Wie verzweifelt man in Hamburg mittlerweile (wieder) ist, zeigt die lächerliche Maßnahme, einen spielunfähigen Akteur wie Bobby Wood in den Kader zu berufen. Jeder wusste, dass der US-Amerikaner nicht würde spielen können, aber Gisdol versuchte die Blendgranate, um die Bremer zu irritieren. Ein Schuss, der definitiv nach hinten losging.

Ach ja, die letzte Hoffnung soll nun die Rückkehr der angeschlagenen oder verletzten Spieler sein. Wer das glaubt, hat kein Spiel des HSV in dieser Saison gesehen, denn diese Mannschaft hat zu keinem Zeitpunkt von der individuellen Klasse eines einzelnen Spielers gelebt, sondern von der Mentalität der Gemeinschaft. Sollte diese Mentalität abhanden gekommen sein, nützt auch die Rückkehr eines Bobby Wood nichts.

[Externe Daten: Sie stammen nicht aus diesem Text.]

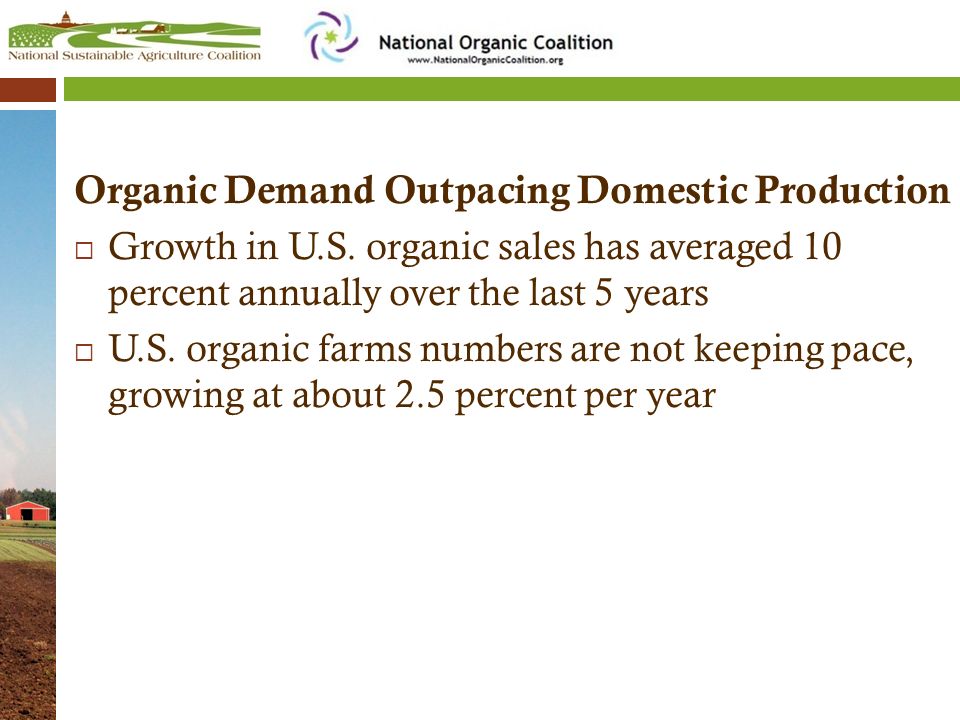 National Sustainable Agriculture Coalition

National Organic Coalition
www.NationalOrganicCoalition.org

Organic Demand Outpacing Domestic Production

□ Growth in U.S. organic sales has averaged 10 percent annually over the last 5 years

□ U.S. organic farms numbers are not keeping pace, growing at about 2.5 percent per year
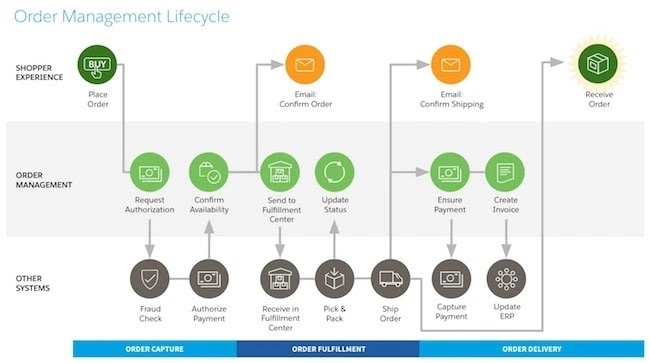 Order Management Lifecycle

SHOPPER EXPERIENCE

BUY

Place Order

Email: Confirm Order

Email: Confirm Shipping

Receive Order

ORDER MANAGEMENT

Request Authorization

Confirm Availability

Send to Fulfillment Center

Update Status

Ensure Payment

Create Invoice

OTHER SYSTEMS

Fraud Check

Authorize Payment

Receive in Fulfillment Center

Pick & Pack

Ship Order

Capture Payment

Update ERP

ORDER CAPTURE

ORDER FULFILLMENT

ORDER DELIVERY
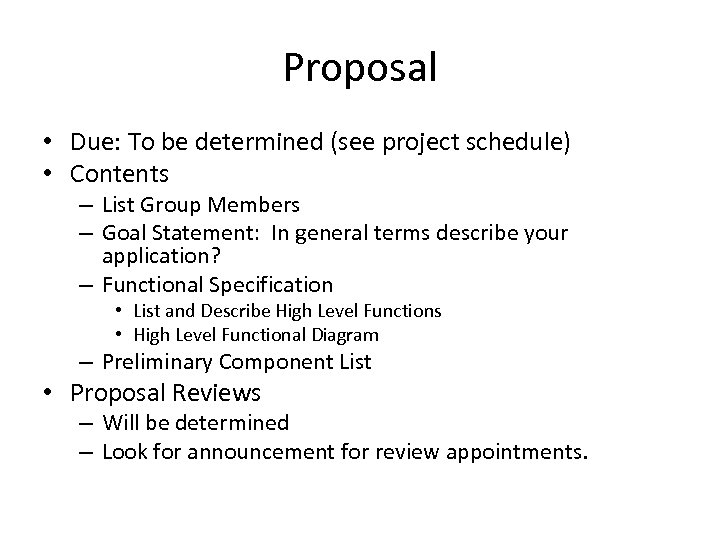 Proposal

• Due: To be determined (see project schedule)
• Contents
  – List Group Members
  – Goal Statement: In general terms describe your application?
  – Functional Specification
    • List and Describe High Level Functions
    • High Level Functional Diagram
  – Preliminary Component List
• Proposal Reviews
  – Will be determined
  – Look for announcement for review appointments.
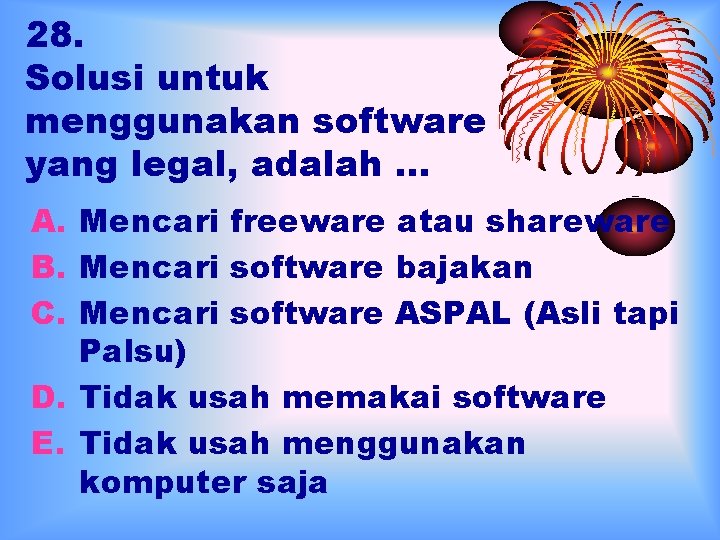 28.
Solusi untuk menggunakan software yang legal, adalah …

A. Mencari freeware atau shareware
B. Mencari software bajakan
C. Mencari software ASPAL (Asli tapi Palsu)
D. Tidak usah memakai software
E. Tidak usah menggunakan komputer saja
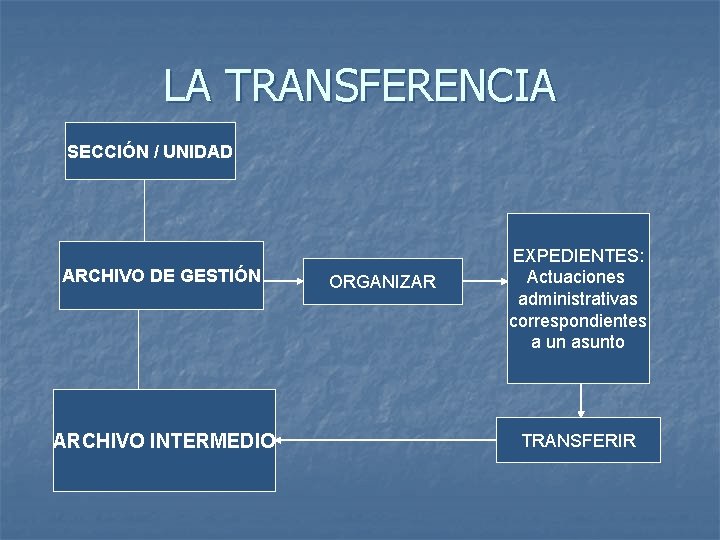 LA TRANSFERENCIA

SECCIÓN / UNIDAD

ARCHIVO DE GESTIÓN

ORGANIZAR

EXPEDIENTES: Actuaciones administrativas correspondientes a un asunto

TRANSFERIR

ARCHIVO INTERMEDIO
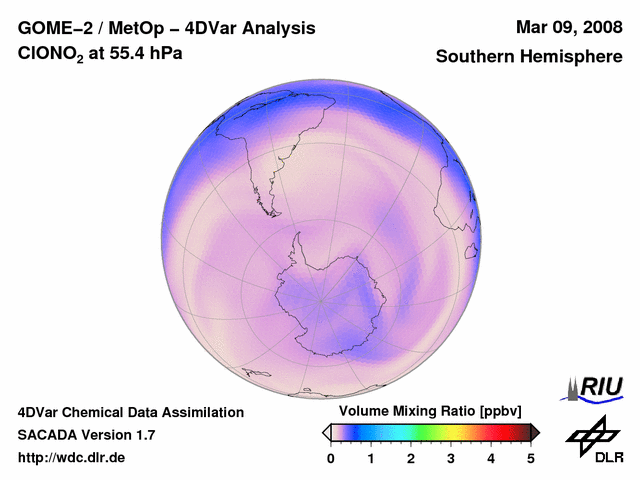 GOME–2 / MetOp – 4DVar Analysis
$ClONO_2$ at 55.4 hPa

Mar 09, 2008
Southern Hemisphere

4DVar Chemical Data Assimilation
SACADA Version 1.7
http://wdc.dlr.de

Volume Mixing Ratio [ppbv]
0 1 2 3 4 5

RIU

DLR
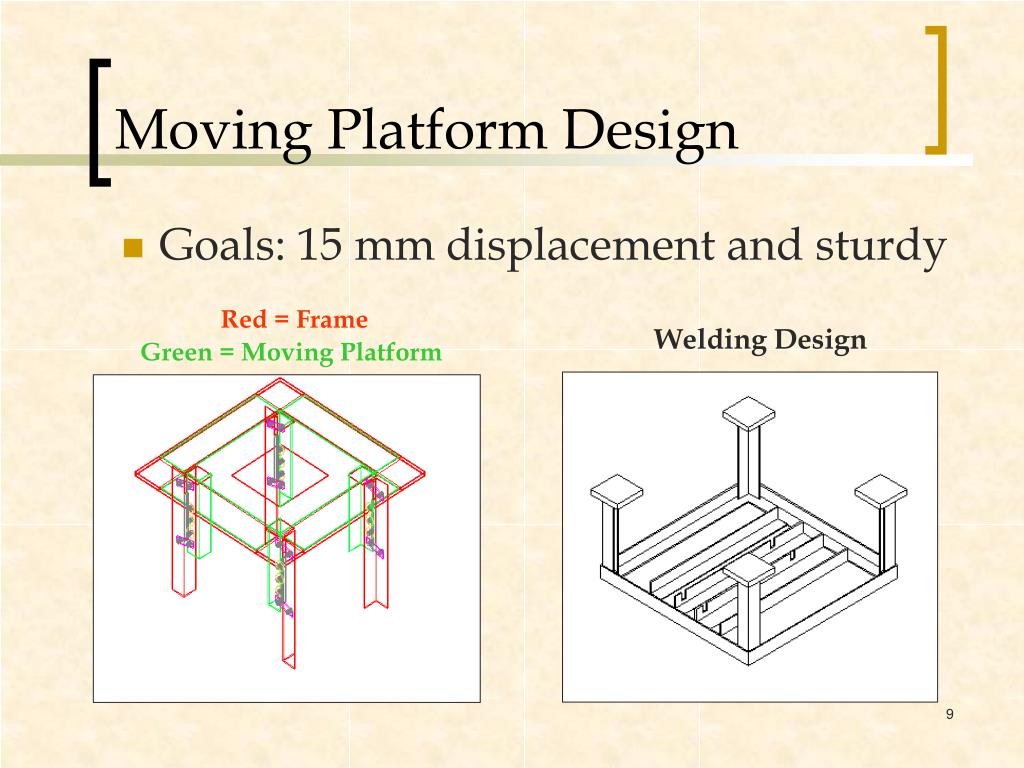 Moving Platform Design

Goals: 15 mm displacement and sturdy

Red = Frame
Green = Moving Platform

Welding Design

9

Man kann es drehen und wenden, wie man möchte – der HSV muss das Heimspiel gegen Darmstadt gewinnen und selbst dann ist noch nichts gerettet. Verliert man allerdings oder spielt vielleicht unentschieden, dreht sich die Abwärtsspirale schneller und schneller, das Momentum wendet sich gegen den HSV. Die Angst würde stärker denn je zurückkehren und nichts lähmt mehr als die Angst vorm Versagen. Und ob die bisher überragenden Fans, nach der Schmach von Bremen,  ein Versagen gegen den Absteiger aus Darmstadt verzeihen würden, ist äußerst fraglich.

Die Angst ist zurück in der Millionentruppe und Grinser Gisdol wirkt mindestens genauso nervös wie die rosa Hüpfer, die von zwei Spieltagen noch von Europa laberten, diese Vollpfosten.

P.S. Die Aktion der Bremer „Fans“ vor dem Spiel, als Steine und Farbbeuteln auf den HSV-Bus geworfen wurden, ist vor dem Hintergrund des Dortmunder Anschlags vom Dienstag gar nicht mit Worten zu beschreiben. Was für eine Schande für den Fußball.